Trump’s debt to “Low Blow” Joe was apparent from the first. In lieu of solutions, the former president, like the senator, pointed fingers. Attacked, both bullies aimed wrecking balls at their assailants. When one charge against a manufactured enemy was exposed as specious, they lobbed fresh bombshells.
Each made his name into a ubiquitous brand. Neither had a master plan other than accruing and hanging onto power. Both astounded the world and themselves by rising as far and fast as they did.
But then McCarthy put in his crosshairs an enemy too big to bully, the mighty US Army, the most stouthearted and sacrosanct institution in America, and which had just waged a lethal war on the Korean Peninsula against Communists.
His medical records reveal one more malady that mounted alongside his political woes and likely exacerbated his physical ones: substance abuse. He was a drinking man in a drinking town. By the middle of 1956, a year before he died, McCarthy confided to doctors that his “alcoholic intake is 3 highballs daily.” A neurologist wrote, “Patient has been recovering from acute hallucinosis and delirium.”
Newspapers banished him to page 25, next to the corset ads, or wrote him out entirely. So did his Senate colleagues. Being subjected to a punishment so extreme that it had been meted out just five times in that chamber’s 165 years, meant trading in the badge of the outlier, which McCarthy had proudly worn from his first days in office, for the stigmata of the shunned that made him the butt of even the president’s jokes.

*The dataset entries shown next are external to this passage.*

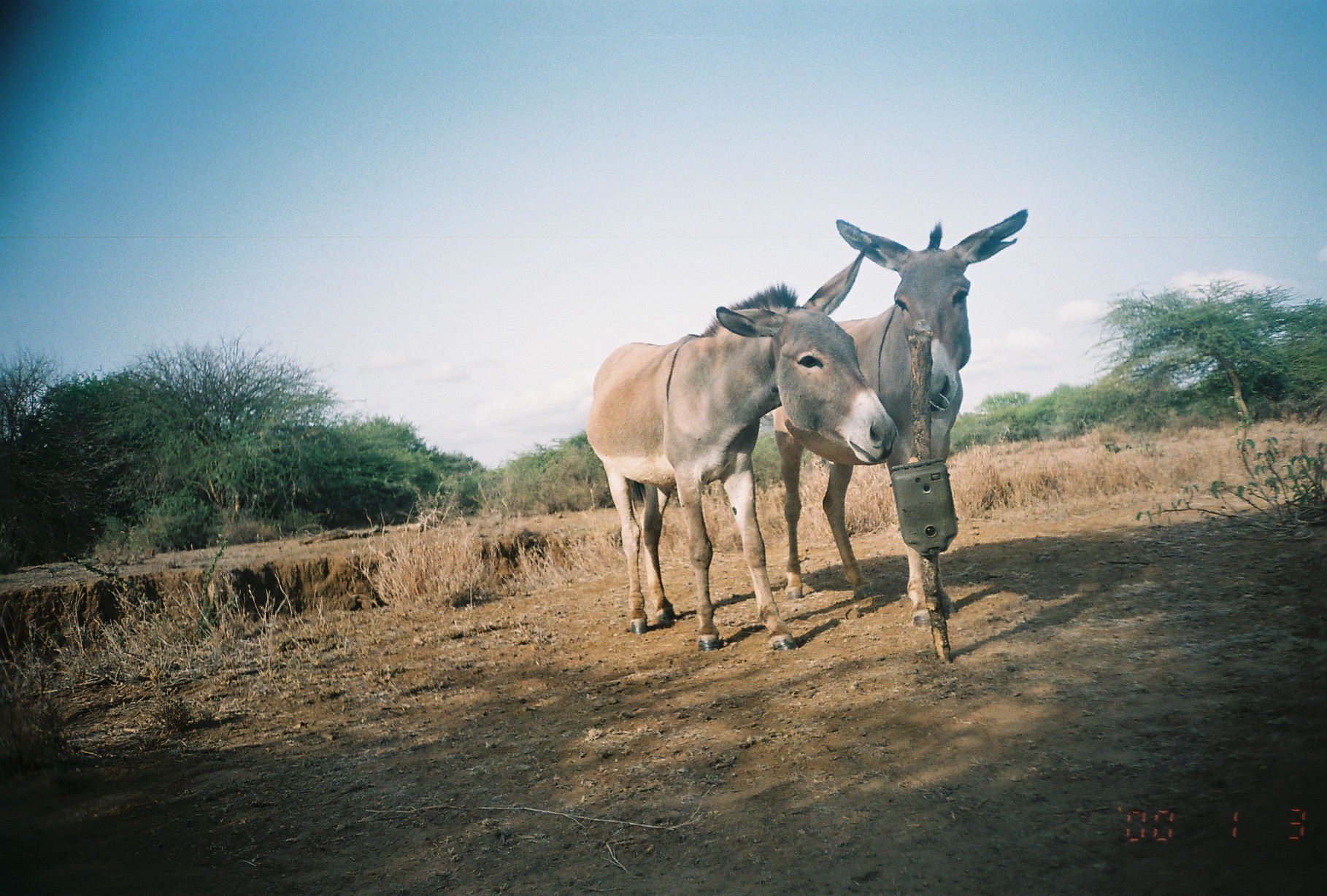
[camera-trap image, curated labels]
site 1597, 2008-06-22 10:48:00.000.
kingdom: Animalia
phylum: Chordata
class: Mammalia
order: Perissodactyla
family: Equidae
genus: Equus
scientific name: Equus africanus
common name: african wild ass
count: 2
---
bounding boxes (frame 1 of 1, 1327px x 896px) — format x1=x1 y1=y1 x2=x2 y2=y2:
equus africanus: x1=585 y1=242 x2=899 y2=653; x1=770 y1=207 x2=1029 y2=627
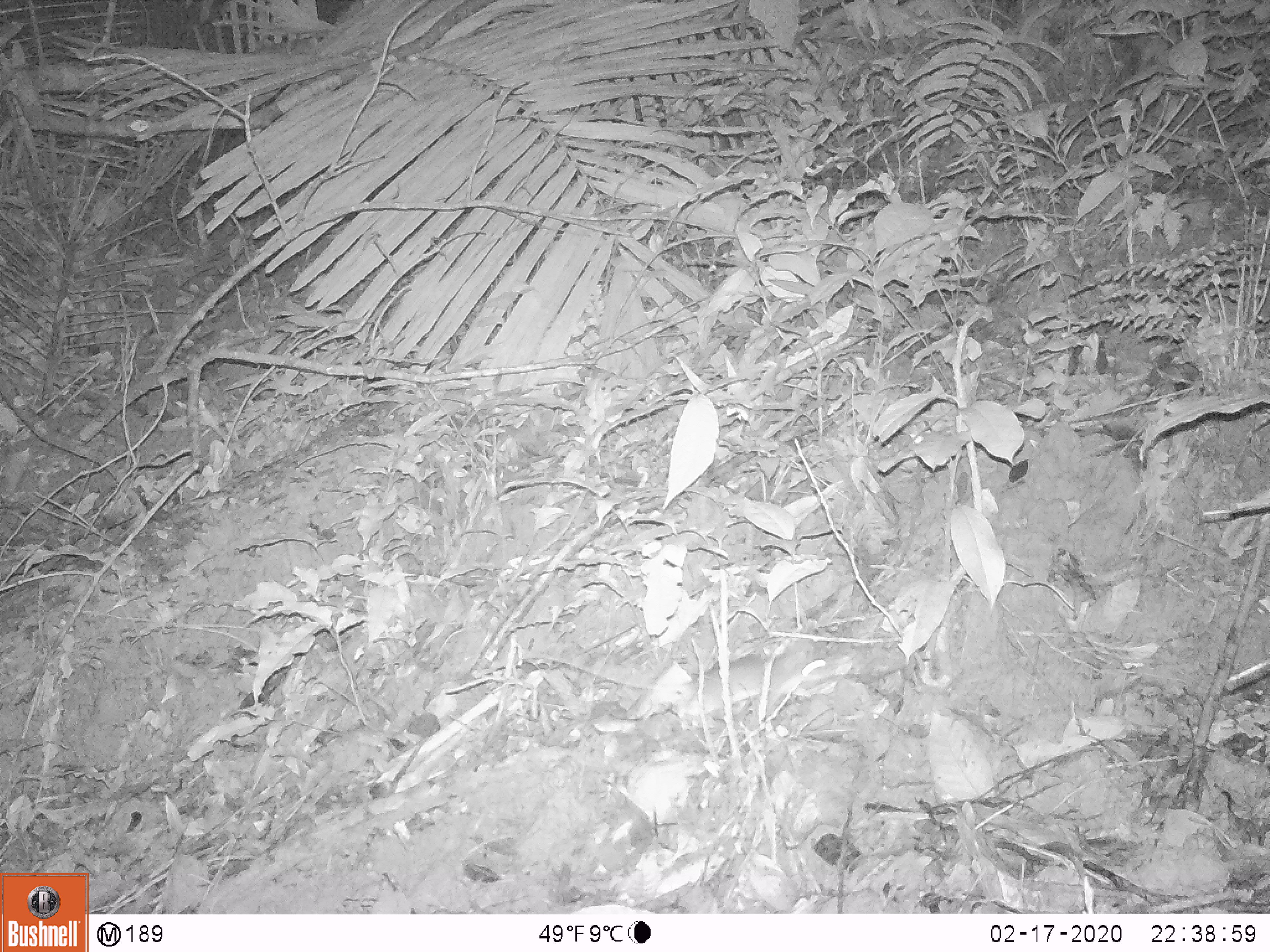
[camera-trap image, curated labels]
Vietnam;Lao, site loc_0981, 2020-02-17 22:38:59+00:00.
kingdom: Animalia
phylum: Chordata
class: Mammalia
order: Rodentia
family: Muridae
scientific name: Muridae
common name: old-world mice and rats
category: unidentified murid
Unidentified murid (old-world mice and rats) (Muridae). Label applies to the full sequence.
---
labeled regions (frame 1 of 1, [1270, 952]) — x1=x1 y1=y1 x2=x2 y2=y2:
unidentified murid: x1=521 y1=638 x2=837 y2=730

So while he remained a US senator, he did so softly enough that few noticed him anymore. And while he publicly insisted he’d run for reelection back in Wisconsin, he confided to a companion, “Jean and I have enough money for a small cattle spread in Arizona. I might open a little law office for friends and neighbors with my books and degree right on the place.”
Is there a chance that Trump might likewise just melt away? It seems inconceivable, but it did for McCarthy, too, who also coveted the spotlight and continued to inspire tens of millions of true believers.

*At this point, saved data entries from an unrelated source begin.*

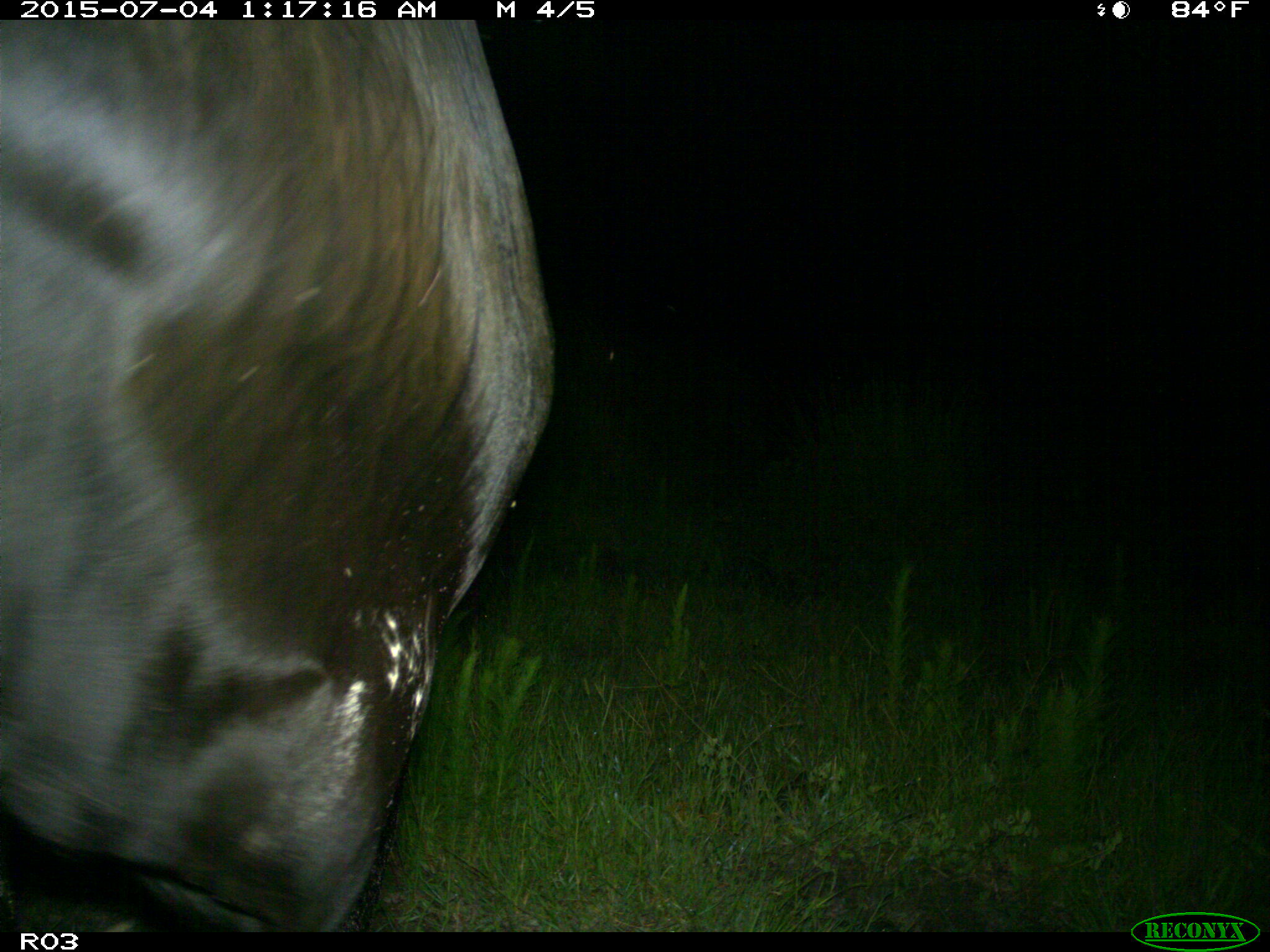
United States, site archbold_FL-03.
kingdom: Animalia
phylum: Chordata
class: Mammalia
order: Artiodactyla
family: Bovidae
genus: Bos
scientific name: Bos taurus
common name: domestic cow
Bos taurus (domestic cow).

What is clear is that the rogue ex-president has already taken matters several steps further than the outlaw senator ever did. McCarthy fought hard and dirty to win offices for himself and his allies, yet when either lost, he accepted the results. And while he delighted in riling up his unflinching disciples, he stopped short of inciting insurrection.
If the former president continues according to form, there is one outcome that seems certain: He’ll displace McCarthy as America’s archetypal demagogue, and McCarthyism will be replaced in the American lexicon by an ever more unnerving doctrine — Trumpism.